Columna publicada en El Dínamo, el 30 de Junio de 2017.

espejito

 

José Ignacio Núñez Leiva, Investigador, Derecho U. Finis Terrae
Denisse Hernández, Asistente Investigación, Derecho U. Finis Terrae

Un ex presidente de la República, aspirante a la re-elección, comenzó un acto de campaña con una fallida rutina de humor: “Bueno muchachos, me acaba de sugerir un juego muy entretenido. Es muy sencillo: todas las mujeres se tiran al suelo y se hacen las muertas, y todos nosotros nos tiramos encima y nos hacemos los vivos. ¿Qué les parece muchachos?”

Algunos rieron, otros no. Pero lo que más repercute es que un respetable ex presidente, que se proclama liberal, quien tuvo el acierto de extender el post natal (aunque fuere sólo –y para algunos en perjuicio– para las mujeres) aluda, aplicando la primera lección de la Comunicación Efectiva (conquista al auditorio con una anécdota), a las mujeres como artefactos de placer, pasivas y no activas, deudoras de éxtasis para ¿Machos? cuyos espejos hurtados a Blancanieves los cubren de loas y hacen creer en la mitología heteronormativa.

¿Picardía del Chileno?
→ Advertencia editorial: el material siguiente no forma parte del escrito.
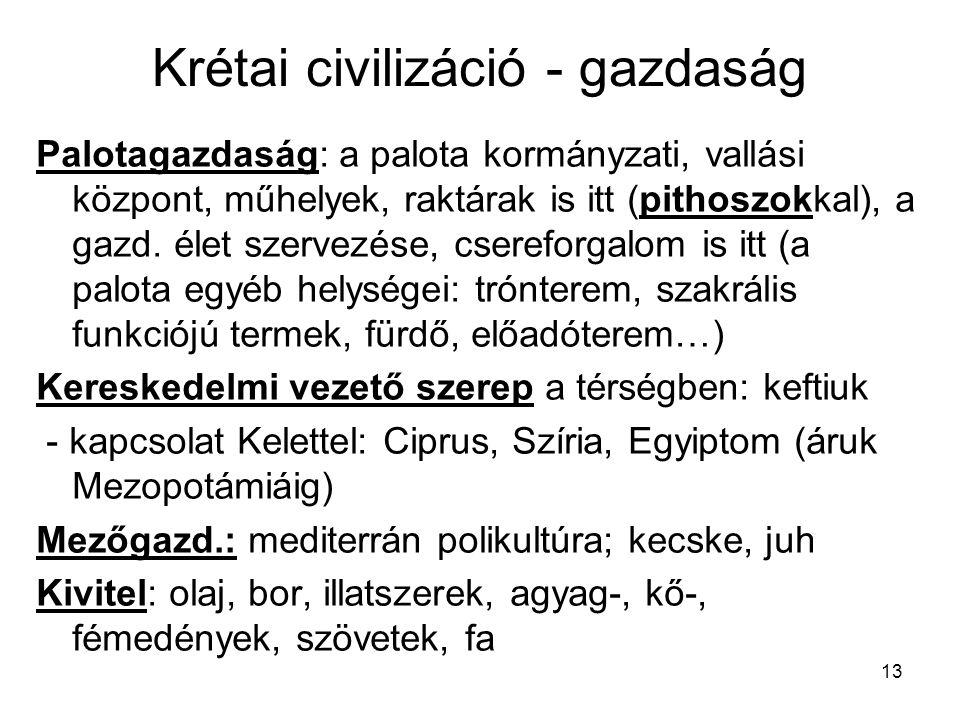 13 Krétai civilizáció - gazdaság Palotagazdaság: a palota kormányzati, vallási központ, műhelyek, raktárak is itt (pithoszokkal), a gazd. élet szervez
No, de ninguna manera. Pues la premisa mayor de esa “Broma” solamente relata la estrategia de los abusados, mientras sufren el abuso: parecer muertos esperando que todo acabe. Y esta no es una reflexión de un (a) “Feminazi”. La violación ha sido considerada como un atropello a los derechos humanos de las mujeres por la CEPAL y la OMS, que indican que alrededor de una de cada tres mujeres (35%) en el mundo han sufrido violencia física y/o sexual de su pareja dentro de sus propios hogares, la cual además tiene el agregado de la violencia física y sicológica.

Las consecuencias de este tipo de actos y proclamaciones, es que, parapetados en la broma, justificados en el (mal) humor, acudiendo al doble estándar o tildando de aprovechamiento político a las críticas legítimas a un (inconsciente) pronunciamiento político: la política es poder, y el poder es quien manda y quien obedece, serios aspirantes a la Presidencia propicien que vuestra abuela, madre, hermana, esposa, amiga o hija sea reducida al estatus de cosa. Tal como esa muñeca inflable que le regalaron a un ministro, y que el “Cervantes” que motiva esta columna condenó, pero luego se “hizo el vivo”.

Por eso, como padre o madre, hermano o hermana, vecino o vecina, profesor o estudiante, no banalice lo malo. Condene los resabios machistas, confronte los esquemas heteronormativos, exija eso de las autoridades o de los aspirantes a aquello, pues de lo contrario será un ensombrecido cómplice de los abusos en contra de su abuela, madre, pareja, esposa, amiga, colega, ahijada, sobrina o hija. Y la verdad, dudamos que quien se vea al espejo como “Macho” sea capaz de permitirlo, provenga de quien provenga.